Le projet de loi tire les leçons de l'affaire Lactalis et de manque d'informations de ce groupe industriel auprès des autorités. L'article L. 201-7 du Code rural impose déjà de signaler aux autorités un résultat d'analyse sur un aliment susceptible de présenter un « danger sanitaire de première catégorie ». Mais la Salmonella Agona ne faisait pas de ces maladies réglementées. Le projet de loi prévoit donc désormais la communication aux autorités de tout risque pour la santé humaine et animale, pas seulement sur un « danger sanitaire de première catégorie » (art 11 quindecies). Ce signalement sera aussi obligatoire si ce résultat d'analyse révèle ce risque, non pas sur l'aliment lui-même, mais dans son environnement (locaux, équipements…), ce qui n'était pas le cas jusqu'à présent. Le non-respect de cette obligation de communication sur un risque potentiel pourra être puni par, au maximum, une amende de 150 000 € et/ou 6 mois de prison.

15 % bio en surfaces et 50 % dans les cantines

Les députés ont aussi fixé dans la loi un objectif de 15 % des surfaces agricoles en « bio » pour le 31 décembre 2022 (art. 11 undecies).

À partir du 1er janvier 2022, les repas servis dans une restauration collective publique (cantines scolaires ou universitaires, repas servis dans les hôpitaux, les prisons…) devront comprendre au moins 50 % (en valeur) de produits « bio » ou issus d'un « label » (art. 11).

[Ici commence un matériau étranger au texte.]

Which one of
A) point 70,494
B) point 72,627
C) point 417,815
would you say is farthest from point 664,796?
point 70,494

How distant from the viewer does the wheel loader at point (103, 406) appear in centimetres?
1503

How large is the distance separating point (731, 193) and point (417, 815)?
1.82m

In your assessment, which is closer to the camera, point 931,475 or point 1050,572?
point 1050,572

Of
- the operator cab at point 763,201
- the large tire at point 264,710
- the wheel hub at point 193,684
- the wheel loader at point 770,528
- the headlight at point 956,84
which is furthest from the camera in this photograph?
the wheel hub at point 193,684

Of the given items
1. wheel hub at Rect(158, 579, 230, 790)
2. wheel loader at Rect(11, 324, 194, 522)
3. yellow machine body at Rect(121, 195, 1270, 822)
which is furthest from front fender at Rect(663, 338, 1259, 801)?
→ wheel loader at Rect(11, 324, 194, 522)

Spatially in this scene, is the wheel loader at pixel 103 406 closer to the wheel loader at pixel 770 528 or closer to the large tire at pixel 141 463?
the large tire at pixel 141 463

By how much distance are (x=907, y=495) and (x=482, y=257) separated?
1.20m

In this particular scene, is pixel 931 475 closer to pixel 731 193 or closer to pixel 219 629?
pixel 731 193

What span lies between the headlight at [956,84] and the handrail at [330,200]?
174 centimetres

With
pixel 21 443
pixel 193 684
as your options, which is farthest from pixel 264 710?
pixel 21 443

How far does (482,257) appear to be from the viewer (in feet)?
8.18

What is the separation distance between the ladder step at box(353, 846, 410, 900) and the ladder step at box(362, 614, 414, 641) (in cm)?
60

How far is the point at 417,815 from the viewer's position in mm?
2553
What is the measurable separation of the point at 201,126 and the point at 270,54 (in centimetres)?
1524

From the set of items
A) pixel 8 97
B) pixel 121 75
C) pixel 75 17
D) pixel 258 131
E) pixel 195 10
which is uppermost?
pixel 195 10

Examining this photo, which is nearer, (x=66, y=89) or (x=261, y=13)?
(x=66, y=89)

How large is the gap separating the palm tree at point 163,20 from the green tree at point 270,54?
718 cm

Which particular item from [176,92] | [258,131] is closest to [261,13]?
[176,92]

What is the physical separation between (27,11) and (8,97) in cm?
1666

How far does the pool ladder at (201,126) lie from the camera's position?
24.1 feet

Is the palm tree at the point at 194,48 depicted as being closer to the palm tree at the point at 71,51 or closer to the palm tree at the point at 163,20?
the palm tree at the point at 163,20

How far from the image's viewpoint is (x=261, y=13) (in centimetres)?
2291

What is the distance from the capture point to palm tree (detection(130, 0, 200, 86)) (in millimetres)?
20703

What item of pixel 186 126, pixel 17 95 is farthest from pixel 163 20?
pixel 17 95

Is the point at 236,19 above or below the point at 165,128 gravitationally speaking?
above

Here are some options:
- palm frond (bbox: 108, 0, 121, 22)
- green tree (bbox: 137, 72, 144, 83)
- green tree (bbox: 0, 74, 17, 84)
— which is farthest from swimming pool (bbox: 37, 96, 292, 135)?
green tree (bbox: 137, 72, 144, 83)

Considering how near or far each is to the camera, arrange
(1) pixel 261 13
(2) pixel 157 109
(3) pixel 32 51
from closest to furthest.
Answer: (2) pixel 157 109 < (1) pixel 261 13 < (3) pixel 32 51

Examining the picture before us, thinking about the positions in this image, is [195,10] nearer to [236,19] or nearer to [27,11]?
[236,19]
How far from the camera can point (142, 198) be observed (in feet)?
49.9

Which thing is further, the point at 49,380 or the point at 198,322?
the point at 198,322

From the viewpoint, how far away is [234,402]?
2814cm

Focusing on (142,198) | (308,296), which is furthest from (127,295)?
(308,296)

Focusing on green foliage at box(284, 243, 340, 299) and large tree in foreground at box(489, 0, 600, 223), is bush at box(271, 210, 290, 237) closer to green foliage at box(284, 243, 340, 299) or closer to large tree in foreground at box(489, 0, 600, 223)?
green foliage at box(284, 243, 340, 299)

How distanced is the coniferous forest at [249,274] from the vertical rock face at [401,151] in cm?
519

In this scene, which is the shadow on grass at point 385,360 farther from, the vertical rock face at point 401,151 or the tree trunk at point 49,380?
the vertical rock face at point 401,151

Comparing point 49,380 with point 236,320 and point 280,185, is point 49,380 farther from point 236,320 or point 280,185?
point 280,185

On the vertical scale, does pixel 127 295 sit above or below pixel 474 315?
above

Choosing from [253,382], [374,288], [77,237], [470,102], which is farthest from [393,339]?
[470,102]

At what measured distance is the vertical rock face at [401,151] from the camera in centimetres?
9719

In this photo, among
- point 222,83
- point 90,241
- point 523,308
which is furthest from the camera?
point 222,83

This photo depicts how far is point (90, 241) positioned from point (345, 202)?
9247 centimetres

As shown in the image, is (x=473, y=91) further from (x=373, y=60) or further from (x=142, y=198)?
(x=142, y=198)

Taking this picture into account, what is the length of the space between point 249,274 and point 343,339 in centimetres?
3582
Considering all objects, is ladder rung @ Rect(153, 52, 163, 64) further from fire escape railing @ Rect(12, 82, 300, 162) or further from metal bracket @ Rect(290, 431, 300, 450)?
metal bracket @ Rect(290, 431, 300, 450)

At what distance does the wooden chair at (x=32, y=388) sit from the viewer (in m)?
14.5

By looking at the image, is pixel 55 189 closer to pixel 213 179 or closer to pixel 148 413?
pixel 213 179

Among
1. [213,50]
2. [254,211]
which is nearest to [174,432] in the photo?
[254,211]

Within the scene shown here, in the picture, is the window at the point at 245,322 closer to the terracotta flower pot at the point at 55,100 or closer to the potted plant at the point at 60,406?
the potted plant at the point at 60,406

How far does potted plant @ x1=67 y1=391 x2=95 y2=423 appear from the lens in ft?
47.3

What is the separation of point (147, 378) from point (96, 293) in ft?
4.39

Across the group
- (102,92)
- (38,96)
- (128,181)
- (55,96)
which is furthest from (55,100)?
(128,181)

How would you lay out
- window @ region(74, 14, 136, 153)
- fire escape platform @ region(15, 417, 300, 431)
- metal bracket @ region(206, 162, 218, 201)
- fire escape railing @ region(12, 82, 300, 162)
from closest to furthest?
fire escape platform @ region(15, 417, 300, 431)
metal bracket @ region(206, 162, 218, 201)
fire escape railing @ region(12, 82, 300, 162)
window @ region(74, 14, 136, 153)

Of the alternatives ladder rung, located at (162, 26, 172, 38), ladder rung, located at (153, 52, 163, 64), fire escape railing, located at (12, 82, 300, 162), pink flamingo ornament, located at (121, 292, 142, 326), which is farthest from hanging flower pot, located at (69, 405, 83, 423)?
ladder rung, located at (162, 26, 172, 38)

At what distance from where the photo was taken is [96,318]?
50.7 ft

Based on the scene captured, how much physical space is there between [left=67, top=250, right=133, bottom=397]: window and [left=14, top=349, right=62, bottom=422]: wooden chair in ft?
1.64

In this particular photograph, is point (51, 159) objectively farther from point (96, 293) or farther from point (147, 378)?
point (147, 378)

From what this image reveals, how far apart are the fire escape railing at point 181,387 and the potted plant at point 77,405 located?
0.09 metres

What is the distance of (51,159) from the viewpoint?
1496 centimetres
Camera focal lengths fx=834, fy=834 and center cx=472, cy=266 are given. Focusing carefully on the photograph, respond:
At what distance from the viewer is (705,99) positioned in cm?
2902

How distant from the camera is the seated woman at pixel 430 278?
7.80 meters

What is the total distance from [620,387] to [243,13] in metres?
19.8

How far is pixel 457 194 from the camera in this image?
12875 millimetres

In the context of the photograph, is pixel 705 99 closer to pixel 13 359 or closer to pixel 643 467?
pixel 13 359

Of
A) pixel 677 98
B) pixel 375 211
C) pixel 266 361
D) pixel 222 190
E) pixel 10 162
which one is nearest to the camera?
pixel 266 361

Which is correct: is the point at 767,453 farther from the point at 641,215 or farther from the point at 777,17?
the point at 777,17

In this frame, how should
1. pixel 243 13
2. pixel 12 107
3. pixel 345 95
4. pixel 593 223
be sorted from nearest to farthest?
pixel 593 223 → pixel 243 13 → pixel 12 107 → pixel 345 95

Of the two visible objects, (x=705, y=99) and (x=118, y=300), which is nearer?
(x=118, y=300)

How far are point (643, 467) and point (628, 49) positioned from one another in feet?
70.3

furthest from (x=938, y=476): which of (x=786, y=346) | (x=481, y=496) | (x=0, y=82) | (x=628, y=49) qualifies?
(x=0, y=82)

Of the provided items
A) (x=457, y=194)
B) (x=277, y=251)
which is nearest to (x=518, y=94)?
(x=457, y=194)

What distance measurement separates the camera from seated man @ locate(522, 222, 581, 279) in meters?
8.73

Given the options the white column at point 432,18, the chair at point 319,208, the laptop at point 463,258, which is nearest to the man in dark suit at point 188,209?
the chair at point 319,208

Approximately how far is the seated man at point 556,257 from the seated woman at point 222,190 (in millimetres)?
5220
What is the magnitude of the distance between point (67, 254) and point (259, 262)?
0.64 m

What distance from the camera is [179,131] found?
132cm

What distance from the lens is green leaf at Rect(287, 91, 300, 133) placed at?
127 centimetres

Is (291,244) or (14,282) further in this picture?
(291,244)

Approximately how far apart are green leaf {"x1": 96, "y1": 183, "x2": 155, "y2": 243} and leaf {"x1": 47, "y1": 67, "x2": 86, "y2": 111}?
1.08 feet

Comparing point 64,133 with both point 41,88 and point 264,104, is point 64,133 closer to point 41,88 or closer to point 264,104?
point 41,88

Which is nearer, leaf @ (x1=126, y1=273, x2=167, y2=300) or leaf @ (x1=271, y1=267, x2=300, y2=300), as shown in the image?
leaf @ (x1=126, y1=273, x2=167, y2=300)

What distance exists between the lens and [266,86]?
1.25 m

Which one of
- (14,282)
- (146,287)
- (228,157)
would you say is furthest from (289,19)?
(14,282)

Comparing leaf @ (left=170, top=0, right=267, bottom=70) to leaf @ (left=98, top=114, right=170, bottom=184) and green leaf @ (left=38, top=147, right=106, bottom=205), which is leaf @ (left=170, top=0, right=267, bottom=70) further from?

Avant la fin de l'année 2020, il sera décidé d'étendre ou non cette obligation à la restauration collective des entreprises privées (art 11 quinquies).

Les restaurants du secteur public servant plus de 200 couverts par jour seront aussi tenus de présenter des protéines végétales en alternative aux protéines animales sur la base d'un plan pluriannuel. Les bouteilles plastiques seront interdites dans la restauration collective au plus tard le 1er janvier 2020. Les contenants alimentaires en plastique pourront aussi être bannis de ces restaurants à la demande des collectivités territoriales (art. 11 ter).

La fin des « steaks de soja »

Les dénominations associées à des denrées d'origine animale (steak, jambon, saucisse…) ne pourront plus être utilisées pour des denrées avec une part significative d'origine végétale, sous peine d'une amende de 50 000 € pour une personne physique ou de 300 000 € pour une personne morale (art. 11 sexies). La liste des locutions réservées aux produits animaux sera fixée par arrêté.

Au 1er janvier 2023, les denrées d'origine animale devront être étiquetées avec les mentions suivantes : « nourri aux OGM » (si c'est le cas), le « mode d'élevage », « l'origine géographique ». Pour les fruits et légumes, il sera indiqué le nombre de traitements phytosanitaires.

L'usage du terme « équitable » sera aussi réservé aux produits conformes à la définition légale du commerce équitable.

La sagesse du Sénat, le dernier mot aux députés

Les députés « en marche » de la majorité présidentielle ont permis de faire enfler ce projet de loi de mesures qui étaient conformes à l'avis du gouvernement. Au Sénat, les choses seront sans doute différentes qu'à l'Assemblée. Car la droite (Les Républicains et UDI) y est très majoritaire avec 224 sénateurs, soit les deux tiers des 348 sièges. Les sénateurs « en marche » ne sont que… 21 (6 % des sièges). Davantage de négociations seront sans doute à envisager. Les sénateurs sont considérés comme des vieux sages rompus à l'art du compromis.

Au final, après l'examen par le Sénat, une commission mixte paritaire, composée de sept députés et sept sénateurs, sera chargée de trouver des rédactions qui conviennent le mieux aux deux chambres. Et, si cela n'était pas le cas, ce sont les députés qui auront le dernier mot.

La promulgation de ce texte pourra alors être attendue dès cet été, ou plus probablement à l'automne 2018.